Caught like rabbits in headlights, paralysed by the surges in electoral support for far-right nativists, they forever caution against ‘backlash’ and stirring white resentment through policies of ‘positive discrimination’. The best they can do is trot out feeble platitudes about the virtues of ‘mainstreaming’ – a term which has been distorted into an excuse to do nothing that might actually make a difference.

From another time and another place, Martin Luther King noted with some regret that the great stumbling block in the stride toward Black freedom is not the Klansman, but the white moderate, “who paternalistically believes he can set the timetable for another man's freedom; who lives by a mythical concept of time and who constantly advises the Negro to wait for a ‘more convenient season’.” King’s frustration with “shallow understanding from people of good will” and their lukewarm acceptance, was compounded by the disappointment that so few white people had “the vision to see that injustice must be rooted out by strong, persistent and determined action.”  

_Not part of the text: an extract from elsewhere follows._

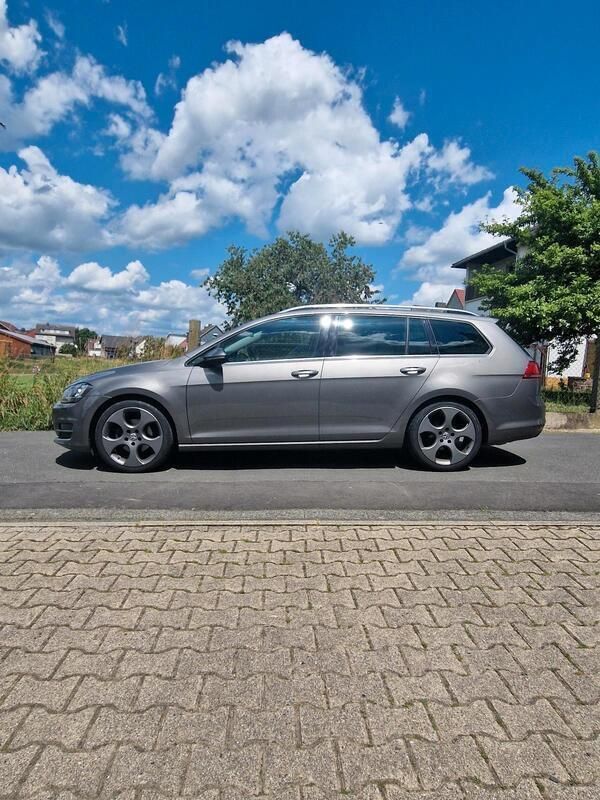 Grau Gebraucht 2017 VW Golf VII Highline Kombi | 10.999 € (Superpreis) - Bild 1/4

Emancipatory politics beyond 2020  

This is not a counsel of despair, rather a call to action for all right-minded people. Combating anti-Roma racism must be at the heart of all struggles against injustice, social inequality and discrimination. The cause of Roma rights needs to be embraced by all who campaign for human rights and against discrimination, by all who champion a democratic politics of hope not hate.   

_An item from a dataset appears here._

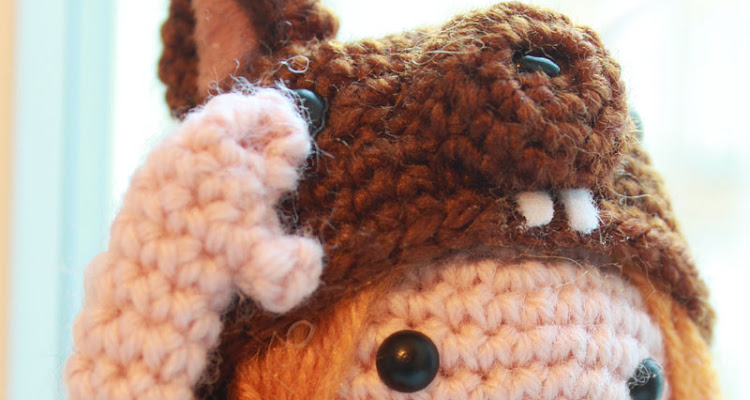 Free Amigurumi pattern how to crochet the hat of the Squirrel girl.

Before the lockdown, Hungarian Roma took to the streets of Budapest in antifascist demonstrations and to lead protests against Prime Minister Orbán and his campaign to stir up anti-Roma sentiment and undermine a court ruling on school segregation. The Roma have been further vindicated by the victory in the Supreme Court. It has been 20 years since the first Romani-led grass-roots school desegregation campaigns began in Bulgaria, Hungary and Romania. Years of community-based activism, combined with strategic litigation and advocacy campaigns forever changed the terms of the debate. 

From a time when faux liberals cautioned Roma activists against being too ‘confrontational’ or even using the word ‘desegregation’, this demand is now part of the mainstream European policy agenda; has been vindicated repeatedly in the European Court of Human Rights; and is the subject of ongoing EU infringements against three member states. 

However, the fact that in 2020, Roma have to take to the streets to protest against this abuse of their children’s basic human rights gives a sense of just how asymmetric and protracted is the struggle against anti-Roma racism in the nation states of modern Europe. 

The renewed willingness of increasing numbers of Roma to get up, stand up, and protest in cities across Europe sends a clear message to all, as societies edge towards a new normal and people get outdoors again: racism must be confronted on the streets, in the media, the arts, the courts and the legislatures. The way forward lies in broad-based mobilisation and everyday solidarity to actively disrupt hate and racism in all its manifestations. 

And this struggle will become more urgent in the post-pandemic recovery, to combat what has been called, with bitter irony, “the last acceptable form of racism in Europe”.  Cornell West reminds us that “love is what justice looks like in public”. When it comes to love and justice, there are no neutrals there. For all right-minded people, now is the time to declare which side are you on?